* begin Information supplied *
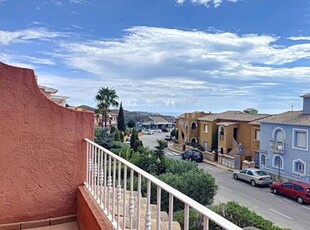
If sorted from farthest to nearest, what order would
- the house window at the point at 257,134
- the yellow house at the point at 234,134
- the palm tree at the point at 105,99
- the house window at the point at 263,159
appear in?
the palm tree at the point at 105,99, the yellow house at the point at 234,134, the house window at the point at 257,134, the house window at the point at 263,159

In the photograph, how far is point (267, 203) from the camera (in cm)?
1747

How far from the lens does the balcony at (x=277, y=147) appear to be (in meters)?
22.5

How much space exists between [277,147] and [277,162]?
54.8 inches

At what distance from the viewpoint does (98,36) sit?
60.2 ft

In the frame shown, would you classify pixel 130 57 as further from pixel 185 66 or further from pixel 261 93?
pixel 261 93

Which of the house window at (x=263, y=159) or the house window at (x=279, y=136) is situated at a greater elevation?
the house window at (x=279, y=136)

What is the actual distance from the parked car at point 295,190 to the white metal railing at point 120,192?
17331mm

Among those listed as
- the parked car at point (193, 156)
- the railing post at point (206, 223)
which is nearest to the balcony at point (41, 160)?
the railing post at point (206, 223)

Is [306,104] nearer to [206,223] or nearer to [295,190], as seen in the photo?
[295,190]

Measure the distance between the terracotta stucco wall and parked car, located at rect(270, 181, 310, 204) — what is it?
1727 centimetres

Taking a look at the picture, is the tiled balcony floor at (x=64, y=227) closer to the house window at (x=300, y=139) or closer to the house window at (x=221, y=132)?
the house window at (x=300, y=139)

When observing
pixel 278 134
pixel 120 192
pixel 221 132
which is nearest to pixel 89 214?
pixel 120 192

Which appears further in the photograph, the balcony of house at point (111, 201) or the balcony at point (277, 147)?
the balcony at point (277, 147)

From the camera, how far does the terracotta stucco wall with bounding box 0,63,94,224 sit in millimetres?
3277
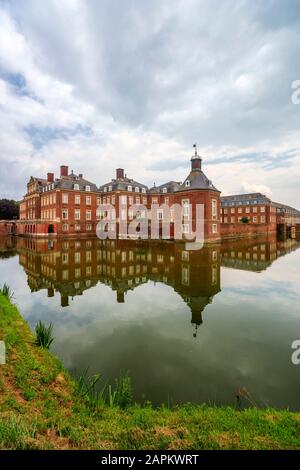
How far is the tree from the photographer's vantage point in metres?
66.3

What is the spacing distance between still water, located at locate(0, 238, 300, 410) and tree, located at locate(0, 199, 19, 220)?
61172mm

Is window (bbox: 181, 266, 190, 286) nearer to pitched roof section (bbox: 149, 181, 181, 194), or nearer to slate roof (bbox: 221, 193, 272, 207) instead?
pitched roof section (bbox: 149, 181, 181, 194)

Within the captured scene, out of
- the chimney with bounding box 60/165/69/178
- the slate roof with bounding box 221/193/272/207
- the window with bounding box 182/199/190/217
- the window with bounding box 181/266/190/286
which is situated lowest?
the window with bounding box 181/266/190/286

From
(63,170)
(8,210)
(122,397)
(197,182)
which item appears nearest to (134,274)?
(122,397)

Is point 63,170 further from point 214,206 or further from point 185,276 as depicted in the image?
point 185,276

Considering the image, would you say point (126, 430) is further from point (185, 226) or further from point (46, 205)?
point (46, 205)

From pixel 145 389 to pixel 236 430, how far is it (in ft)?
5.88

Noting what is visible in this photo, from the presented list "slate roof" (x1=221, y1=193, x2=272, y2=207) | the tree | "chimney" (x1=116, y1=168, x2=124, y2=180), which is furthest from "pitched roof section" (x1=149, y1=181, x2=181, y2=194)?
the tree

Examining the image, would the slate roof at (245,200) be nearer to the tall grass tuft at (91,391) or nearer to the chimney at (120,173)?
the chimney at (120,173)

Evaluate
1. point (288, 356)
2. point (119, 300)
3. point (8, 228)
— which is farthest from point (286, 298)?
point (8, 228)

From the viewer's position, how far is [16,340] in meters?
5.59

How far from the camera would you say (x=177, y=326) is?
713 centimetres

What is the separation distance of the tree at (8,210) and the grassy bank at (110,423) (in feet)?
234

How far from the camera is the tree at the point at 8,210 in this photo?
66.3 m
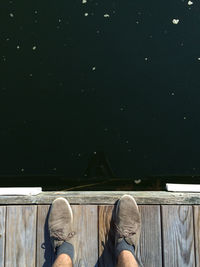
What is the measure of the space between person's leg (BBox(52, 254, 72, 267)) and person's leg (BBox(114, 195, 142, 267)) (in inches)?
7.6

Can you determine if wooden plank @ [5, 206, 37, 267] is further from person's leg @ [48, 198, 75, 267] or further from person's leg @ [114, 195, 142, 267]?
person's leg @ [114, 195, 142, 267]

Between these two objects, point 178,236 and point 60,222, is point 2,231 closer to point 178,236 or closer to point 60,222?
point 60,222

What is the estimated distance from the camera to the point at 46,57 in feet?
4.93

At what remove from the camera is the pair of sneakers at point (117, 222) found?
1.08 meters

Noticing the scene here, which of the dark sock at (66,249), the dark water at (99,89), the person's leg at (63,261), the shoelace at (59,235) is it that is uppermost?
the dark water at (99,89)

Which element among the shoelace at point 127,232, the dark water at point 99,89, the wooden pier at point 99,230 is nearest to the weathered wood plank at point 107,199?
the wooden pier at point 99,230

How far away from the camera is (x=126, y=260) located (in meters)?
1.01

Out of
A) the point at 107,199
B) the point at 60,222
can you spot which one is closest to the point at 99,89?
the point at 107,199

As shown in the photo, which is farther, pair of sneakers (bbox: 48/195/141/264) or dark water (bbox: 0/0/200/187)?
dark water (bbox: 0/0/200/187)

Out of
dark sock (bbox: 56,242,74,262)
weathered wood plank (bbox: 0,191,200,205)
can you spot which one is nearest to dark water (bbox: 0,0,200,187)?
weathered wood plank (bbox: 0,191,200,205)

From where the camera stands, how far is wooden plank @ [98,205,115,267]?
108 cm

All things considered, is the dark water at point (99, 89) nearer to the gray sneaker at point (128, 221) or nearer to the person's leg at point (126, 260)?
the gray sneaker at point (128, 221)

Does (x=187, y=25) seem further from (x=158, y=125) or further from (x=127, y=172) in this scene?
(x=127, y=172)

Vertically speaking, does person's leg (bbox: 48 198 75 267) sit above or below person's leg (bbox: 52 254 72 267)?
above
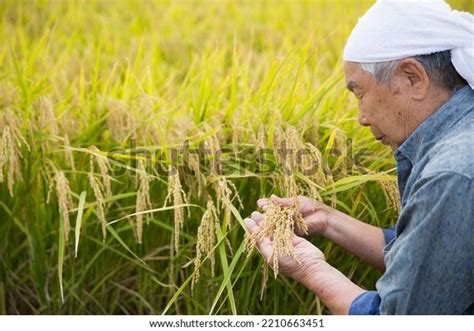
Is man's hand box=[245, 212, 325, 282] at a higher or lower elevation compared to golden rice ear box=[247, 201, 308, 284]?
lower

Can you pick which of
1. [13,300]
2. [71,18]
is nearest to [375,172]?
[13,300]

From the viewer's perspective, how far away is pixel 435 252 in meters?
1.70

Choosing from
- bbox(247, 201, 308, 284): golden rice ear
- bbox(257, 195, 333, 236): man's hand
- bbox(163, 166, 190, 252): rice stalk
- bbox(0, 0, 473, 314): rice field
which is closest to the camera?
bbox(247, 201, 308, 284): golden rice ear

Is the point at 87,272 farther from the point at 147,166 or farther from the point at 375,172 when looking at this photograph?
the point at 375,172

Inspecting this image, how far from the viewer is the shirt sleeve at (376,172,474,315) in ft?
5.49

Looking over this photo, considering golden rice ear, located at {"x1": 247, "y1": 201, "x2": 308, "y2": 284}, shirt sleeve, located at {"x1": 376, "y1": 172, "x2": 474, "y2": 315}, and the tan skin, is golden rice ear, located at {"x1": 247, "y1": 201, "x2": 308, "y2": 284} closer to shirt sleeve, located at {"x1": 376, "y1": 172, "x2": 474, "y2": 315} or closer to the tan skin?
the tan skin

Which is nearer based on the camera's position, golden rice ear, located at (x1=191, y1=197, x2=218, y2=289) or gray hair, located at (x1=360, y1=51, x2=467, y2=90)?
gray hair, located at (x1=360, y1=51, x2=467, y2=90)

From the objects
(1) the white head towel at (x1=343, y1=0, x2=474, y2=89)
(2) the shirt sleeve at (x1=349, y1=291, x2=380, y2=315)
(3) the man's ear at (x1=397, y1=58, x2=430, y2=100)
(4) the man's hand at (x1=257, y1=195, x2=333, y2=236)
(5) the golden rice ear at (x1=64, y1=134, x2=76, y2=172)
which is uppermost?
(1) the white head towel at (x1=343, y1=0, x2=474, y2=89)

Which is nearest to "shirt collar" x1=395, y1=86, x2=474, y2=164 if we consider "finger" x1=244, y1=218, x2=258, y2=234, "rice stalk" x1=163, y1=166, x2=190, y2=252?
"finger" x1=244, y1=218, x2=258, y2=234

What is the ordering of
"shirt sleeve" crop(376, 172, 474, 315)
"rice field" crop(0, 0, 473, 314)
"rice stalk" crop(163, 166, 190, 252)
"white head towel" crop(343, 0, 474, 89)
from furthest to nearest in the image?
"rice field" crop(0, 0, 473, 314), "rice stalk" crop(163, 166, 190, 252), "white head towel" crop(343, 0, 474, 89), "shirt sleeve" crop(376, 172, 474, 315)

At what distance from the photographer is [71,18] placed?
548 cm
* end Information supplied *
**Instructions for the task**
Revise the items starting at the line that contains "Which is nearer" and ending at the final item, swapping "uppermost" for "highest" and leaving everything else as it is.

**Result for this exercise**
Which is nearer based on the camera's position, golden rice ear, located at (x1=191, y1=197, x2=218, y2=289) or gray hair, located at (x1=360, y1=51, x2=467, y2=90)?
gray hair, located at (x1=360, y1=51, x2=467, y2=90)

From the objects
(1) the white head towel at (x1=343, y1=0, x2=474, y2=89)
(2) the shirt sleeve at (x1=349, y1=291, x2=380, y2=315)
(3) the man's ear at (x1=397, y1=58, x2=430, y2=100)
(4) the man's hand at (x1=257, y1=195, x2=333, y2=236)
(5) the golden rice ear at (x1=64, y1=134, x2=76, y2=172)
which is highest?
(1) the white head towel at (x1=343, y1=0, x2=474, y2=89)

Which is nearest to "shirt collar" x1=395, y1=86, x2=474, y2=164 if we consider "finger" x1=244, y1=218, x2=258, y2=234, "rice stalk" x1=163, y1=166, x2=190, y2=252?
"finger" x1=244, y1=218, x2=258, y2=234

What is the ordering of
"shirt sleeve" crop(376, 172, 474, 315)
"rice field" crop(0, 0, 473, 314)
"rice stalk" crop(163, 166, 190, 252)
"white head towel" crop(343, 0, 474, 89)
from furthest to nearest in the image?
"rice field" crop(0, 0, 473, 314), "rice stalk" crop(163, 166, 190, 252), "white head towel" crop(343, 0, 474, 89), "shirt sleeve" crop(376, 172, 474, 315)

At what distance from the photographer is [71,18] placed?
548 cm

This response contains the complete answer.